Raw data Start Marker

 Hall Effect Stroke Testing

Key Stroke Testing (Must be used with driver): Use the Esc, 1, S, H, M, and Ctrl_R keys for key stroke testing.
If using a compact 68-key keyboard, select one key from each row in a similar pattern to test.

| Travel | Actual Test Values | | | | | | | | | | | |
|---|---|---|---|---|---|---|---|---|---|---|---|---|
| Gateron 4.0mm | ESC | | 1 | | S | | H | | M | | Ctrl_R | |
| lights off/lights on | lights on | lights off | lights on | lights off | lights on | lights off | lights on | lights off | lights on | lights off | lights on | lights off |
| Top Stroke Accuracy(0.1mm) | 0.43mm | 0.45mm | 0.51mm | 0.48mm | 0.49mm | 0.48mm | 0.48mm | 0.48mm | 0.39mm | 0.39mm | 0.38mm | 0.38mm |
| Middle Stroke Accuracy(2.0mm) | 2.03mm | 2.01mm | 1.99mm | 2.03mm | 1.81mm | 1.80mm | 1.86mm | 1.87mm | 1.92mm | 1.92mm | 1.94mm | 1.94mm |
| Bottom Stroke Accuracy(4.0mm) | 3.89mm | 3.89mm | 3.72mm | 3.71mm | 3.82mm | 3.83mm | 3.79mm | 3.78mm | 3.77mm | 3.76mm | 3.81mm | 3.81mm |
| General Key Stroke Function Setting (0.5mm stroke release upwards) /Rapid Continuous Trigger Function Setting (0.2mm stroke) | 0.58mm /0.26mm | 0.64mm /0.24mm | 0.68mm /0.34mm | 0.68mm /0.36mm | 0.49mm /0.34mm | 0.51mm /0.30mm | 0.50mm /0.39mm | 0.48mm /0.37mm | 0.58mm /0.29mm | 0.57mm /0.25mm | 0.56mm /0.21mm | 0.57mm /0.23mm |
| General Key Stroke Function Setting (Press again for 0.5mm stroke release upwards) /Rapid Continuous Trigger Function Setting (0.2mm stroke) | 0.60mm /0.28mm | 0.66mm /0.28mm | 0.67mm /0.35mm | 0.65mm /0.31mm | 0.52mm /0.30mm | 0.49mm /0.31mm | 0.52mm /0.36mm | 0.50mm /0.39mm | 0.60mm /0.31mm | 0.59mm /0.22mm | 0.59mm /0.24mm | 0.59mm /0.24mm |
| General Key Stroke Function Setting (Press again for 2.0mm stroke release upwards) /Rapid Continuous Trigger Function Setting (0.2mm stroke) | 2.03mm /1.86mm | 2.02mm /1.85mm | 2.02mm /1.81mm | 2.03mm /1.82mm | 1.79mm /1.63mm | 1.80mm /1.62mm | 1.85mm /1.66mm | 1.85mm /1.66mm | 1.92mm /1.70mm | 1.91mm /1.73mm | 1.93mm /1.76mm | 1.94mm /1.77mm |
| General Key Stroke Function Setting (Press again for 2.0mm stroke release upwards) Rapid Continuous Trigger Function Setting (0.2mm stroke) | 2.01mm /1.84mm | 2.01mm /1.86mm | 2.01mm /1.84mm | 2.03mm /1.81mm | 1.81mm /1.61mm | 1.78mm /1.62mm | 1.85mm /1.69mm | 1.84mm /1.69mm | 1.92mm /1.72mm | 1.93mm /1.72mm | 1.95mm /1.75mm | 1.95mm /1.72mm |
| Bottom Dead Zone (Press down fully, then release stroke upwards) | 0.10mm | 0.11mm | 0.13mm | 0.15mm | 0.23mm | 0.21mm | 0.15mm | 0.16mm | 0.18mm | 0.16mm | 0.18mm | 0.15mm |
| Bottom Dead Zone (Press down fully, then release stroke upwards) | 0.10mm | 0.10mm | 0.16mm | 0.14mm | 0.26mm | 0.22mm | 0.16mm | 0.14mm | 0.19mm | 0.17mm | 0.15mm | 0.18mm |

Raw data End Marker

Try it:
Find all lines holding the word "fully" in the records above and copy them.

Written answer:
| Bottom Dead Zone (Press down fully, then release stroke upwards) | 0.10mm | 0.11mm | 0.13mm | 0.15mm | 0.23mm | 0.21mm | 0.15mm | 0.16mm | 0.18mm | 0.16mm | 0.18mm | 0.15mm |
| Bottom Dead Zone (Press down fully, then release stroke upwards) | 0.10mm | 0.10mm | 0.16mm | 0.14mm | 0.26mm | 0.22mm | 0.16mm | 0.14mm | 0.19mm | 0.17mm | 0.15mm | 0.18mm |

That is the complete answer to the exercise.